Ships carry ballast water to maintain stability in rough seas and when sailing without cargo. After a vessel has been unloaded the water is typically pumped into purpose-built tanks onboard. It is then drained during loading at the destination port, bringing ashore organisms which pose environmental and even health risks. This is suspected to have contributed toward a cholera outbreak in Peru that affected over 10,000 people.
The International Convention for the Control and Management of Ships’ Ballast Water and Sediments aims to find a solution to the issue. The International Maritime Organization (IMO) introduced the accord in 2004, obliging shipowners to treat or safely replace their ballast water. The hope is that this reduces the amount of living invasive species released into coastal and harbor waters.
Turmoil in the industry
However, the treaty will only come into effect a year after it has been signed by a minimum of 30 countries and at least 35 percent of the global trade fleet. 34.8 percent have signed so far, but it is still unclear whether the target will be met this year.
A mood of uncertainty is spreading through shipping companies.
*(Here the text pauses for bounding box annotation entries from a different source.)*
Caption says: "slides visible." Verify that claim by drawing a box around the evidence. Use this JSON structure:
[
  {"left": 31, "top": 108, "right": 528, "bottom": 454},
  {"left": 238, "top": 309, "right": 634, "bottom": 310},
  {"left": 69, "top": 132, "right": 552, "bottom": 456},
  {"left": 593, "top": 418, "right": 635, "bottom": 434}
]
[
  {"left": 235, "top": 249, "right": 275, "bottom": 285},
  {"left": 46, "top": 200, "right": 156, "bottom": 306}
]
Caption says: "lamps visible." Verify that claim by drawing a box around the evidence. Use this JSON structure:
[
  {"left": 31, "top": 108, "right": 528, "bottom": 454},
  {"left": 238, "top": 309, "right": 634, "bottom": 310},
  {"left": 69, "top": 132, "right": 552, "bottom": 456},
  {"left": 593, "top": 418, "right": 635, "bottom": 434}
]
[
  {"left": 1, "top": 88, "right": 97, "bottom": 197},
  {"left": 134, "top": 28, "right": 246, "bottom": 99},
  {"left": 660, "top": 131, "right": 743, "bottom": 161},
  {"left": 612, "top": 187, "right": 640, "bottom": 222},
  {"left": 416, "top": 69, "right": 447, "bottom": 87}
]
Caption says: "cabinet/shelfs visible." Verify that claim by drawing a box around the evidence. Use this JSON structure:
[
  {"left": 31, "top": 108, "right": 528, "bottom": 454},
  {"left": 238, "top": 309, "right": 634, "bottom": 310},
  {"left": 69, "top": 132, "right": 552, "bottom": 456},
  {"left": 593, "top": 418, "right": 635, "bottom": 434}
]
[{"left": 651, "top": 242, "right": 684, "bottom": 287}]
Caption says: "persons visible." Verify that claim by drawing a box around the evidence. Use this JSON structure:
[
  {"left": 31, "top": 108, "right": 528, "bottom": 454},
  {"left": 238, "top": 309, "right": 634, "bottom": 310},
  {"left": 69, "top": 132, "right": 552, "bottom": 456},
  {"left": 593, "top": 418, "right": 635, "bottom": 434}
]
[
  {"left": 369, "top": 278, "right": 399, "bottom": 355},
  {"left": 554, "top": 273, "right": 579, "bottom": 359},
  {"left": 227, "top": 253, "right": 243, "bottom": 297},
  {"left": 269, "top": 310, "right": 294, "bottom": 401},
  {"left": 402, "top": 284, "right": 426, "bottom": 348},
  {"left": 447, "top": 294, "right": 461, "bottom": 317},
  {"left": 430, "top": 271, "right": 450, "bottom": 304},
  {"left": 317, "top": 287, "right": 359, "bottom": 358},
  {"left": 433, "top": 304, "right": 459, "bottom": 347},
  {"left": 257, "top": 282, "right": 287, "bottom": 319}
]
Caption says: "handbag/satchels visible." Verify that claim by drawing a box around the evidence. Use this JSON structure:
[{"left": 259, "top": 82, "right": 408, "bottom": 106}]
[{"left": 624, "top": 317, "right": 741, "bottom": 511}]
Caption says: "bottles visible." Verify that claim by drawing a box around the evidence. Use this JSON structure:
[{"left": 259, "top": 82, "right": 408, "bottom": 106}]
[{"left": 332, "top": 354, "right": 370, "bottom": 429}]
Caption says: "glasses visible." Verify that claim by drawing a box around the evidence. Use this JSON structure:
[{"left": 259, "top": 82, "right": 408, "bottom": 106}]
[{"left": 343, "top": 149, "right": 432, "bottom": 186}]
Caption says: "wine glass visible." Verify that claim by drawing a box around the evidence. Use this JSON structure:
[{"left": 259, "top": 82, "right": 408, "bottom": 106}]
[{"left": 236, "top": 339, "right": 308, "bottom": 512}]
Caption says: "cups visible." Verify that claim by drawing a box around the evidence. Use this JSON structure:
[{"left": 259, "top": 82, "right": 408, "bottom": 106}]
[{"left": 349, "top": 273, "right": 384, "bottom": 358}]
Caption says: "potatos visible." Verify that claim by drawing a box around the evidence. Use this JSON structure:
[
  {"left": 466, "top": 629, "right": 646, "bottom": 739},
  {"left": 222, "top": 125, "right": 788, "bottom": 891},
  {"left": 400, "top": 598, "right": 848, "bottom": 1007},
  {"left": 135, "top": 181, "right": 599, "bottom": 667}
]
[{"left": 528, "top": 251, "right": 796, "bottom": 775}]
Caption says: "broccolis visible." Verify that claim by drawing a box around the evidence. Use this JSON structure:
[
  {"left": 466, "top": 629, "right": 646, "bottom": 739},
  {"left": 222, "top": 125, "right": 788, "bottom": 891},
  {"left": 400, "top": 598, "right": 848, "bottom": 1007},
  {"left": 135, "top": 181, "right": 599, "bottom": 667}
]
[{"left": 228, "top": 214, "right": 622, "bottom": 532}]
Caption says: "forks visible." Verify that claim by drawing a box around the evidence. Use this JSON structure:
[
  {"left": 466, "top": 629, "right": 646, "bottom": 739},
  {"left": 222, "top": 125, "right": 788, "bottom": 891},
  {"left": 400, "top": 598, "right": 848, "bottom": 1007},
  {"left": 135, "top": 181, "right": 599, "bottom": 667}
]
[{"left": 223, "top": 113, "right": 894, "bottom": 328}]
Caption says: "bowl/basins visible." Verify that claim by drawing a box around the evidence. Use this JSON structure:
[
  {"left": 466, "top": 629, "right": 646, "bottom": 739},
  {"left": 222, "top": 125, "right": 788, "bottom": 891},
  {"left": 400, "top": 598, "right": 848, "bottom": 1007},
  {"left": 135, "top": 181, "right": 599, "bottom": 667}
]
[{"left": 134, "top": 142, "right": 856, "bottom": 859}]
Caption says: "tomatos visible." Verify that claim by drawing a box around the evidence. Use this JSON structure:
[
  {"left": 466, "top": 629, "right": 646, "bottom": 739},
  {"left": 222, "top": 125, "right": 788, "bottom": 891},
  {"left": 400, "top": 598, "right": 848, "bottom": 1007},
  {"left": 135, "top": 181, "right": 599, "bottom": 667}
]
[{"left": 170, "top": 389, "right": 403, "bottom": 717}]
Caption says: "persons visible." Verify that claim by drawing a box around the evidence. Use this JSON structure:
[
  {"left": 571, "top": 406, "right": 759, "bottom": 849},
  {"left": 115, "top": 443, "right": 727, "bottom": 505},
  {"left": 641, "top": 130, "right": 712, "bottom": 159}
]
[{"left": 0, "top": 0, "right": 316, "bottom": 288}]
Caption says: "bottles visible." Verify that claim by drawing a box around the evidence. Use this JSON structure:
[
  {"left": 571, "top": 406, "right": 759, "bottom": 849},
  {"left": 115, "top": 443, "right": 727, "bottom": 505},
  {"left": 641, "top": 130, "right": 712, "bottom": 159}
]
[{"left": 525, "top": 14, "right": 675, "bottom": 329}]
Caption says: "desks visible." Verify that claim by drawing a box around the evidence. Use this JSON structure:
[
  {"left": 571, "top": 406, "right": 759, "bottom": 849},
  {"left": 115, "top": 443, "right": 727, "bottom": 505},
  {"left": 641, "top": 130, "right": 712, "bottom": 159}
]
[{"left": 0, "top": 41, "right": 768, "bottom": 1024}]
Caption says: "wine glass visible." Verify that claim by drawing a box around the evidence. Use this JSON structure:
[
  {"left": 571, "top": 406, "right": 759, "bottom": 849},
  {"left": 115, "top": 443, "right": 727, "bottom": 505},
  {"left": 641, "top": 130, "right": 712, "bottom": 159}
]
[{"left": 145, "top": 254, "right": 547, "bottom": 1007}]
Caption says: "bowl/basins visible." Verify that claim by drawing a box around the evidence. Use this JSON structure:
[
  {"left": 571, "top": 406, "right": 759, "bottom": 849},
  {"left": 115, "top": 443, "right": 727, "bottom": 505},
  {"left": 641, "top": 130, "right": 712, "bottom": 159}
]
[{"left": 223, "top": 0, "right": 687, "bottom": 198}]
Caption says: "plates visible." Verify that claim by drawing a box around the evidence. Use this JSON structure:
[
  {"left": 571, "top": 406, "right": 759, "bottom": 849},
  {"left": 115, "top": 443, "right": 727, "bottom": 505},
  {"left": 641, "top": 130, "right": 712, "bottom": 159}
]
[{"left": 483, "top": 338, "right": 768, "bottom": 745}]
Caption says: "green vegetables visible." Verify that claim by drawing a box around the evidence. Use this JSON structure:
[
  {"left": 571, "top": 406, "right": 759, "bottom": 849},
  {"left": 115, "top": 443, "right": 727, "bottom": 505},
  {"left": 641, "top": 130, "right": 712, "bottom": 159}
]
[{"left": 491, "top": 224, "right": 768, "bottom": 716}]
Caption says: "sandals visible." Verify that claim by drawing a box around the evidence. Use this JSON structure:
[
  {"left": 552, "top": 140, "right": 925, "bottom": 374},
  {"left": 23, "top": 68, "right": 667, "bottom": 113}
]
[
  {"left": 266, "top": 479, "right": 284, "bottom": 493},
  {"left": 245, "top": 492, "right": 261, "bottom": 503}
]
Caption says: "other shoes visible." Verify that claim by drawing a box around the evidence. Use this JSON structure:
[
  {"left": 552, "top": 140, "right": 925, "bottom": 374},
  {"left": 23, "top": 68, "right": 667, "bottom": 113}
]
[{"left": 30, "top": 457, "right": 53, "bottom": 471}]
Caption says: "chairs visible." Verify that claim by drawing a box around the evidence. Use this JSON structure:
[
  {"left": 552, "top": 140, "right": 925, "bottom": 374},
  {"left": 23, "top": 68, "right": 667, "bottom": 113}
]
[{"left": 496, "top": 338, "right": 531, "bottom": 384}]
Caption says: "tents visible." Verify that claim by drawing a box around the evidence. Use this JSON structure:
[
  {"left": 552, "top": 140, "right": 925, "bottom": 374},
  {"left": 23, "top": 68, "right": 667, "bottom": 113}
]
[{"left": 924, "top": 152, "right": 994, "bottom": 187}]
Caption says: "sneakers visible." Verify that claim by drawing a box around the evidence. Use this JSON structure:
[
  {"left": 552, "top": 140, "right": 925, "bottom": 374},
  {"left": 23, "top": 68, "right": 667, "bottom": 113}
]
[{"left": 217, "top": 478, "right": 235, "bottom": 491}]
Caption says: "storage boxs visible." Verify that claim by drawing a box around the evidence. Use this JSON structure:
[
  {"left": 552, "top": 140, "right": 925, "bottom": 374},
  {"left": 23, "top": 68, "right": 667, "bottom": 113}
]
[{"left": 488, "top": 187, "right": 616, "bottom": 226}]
Should they fit all new ships with treatment facilities? Retrofit their fleets without delay? Or simply wait? Modifications are expensive, even without accounting for operating costs. Only a small number of shipowners have installed treatment facilities so far – fewer still have got them up and running, as operation is not obligatory.
To further complicate matters, even the companies with IMO-certified systems cannot be certain they will meet future regulations. Indeed, the United States Coast Guard has set its own strict standards and intends to monitor compliance with them along the country’s coastlines.
How effective are existing technologies?
There are several ways to treat ballast water, most commonly electro-chemically and mechanically—through electrolysis and UV radiation. The problem is that although the IMO has certified more than 50 systems based on these technologies, none have met the US Coast Guard’s lofty requirements. In fact, no technique currently exists to exterminate all types of germs in an economical and ecological manner.
A new approach could revolutionize treatment
SKF is working on an entirely new concept. The company has analyzed the weaknesses of existing processes and on the basis of its findings is developing a prototype that is able to purify water from anywhere in the world. The technical details are confidential; what can be revealed is that it cleverly combines ultrasonic and UV functions. Ultrasound is normally used for surface cleaning, but SKF will deploy the new method for disinfecting.
The project is the talk of the industry, having caught the attention of shipping industries worldwide. The product is expected to have been certified and on the market by 2019.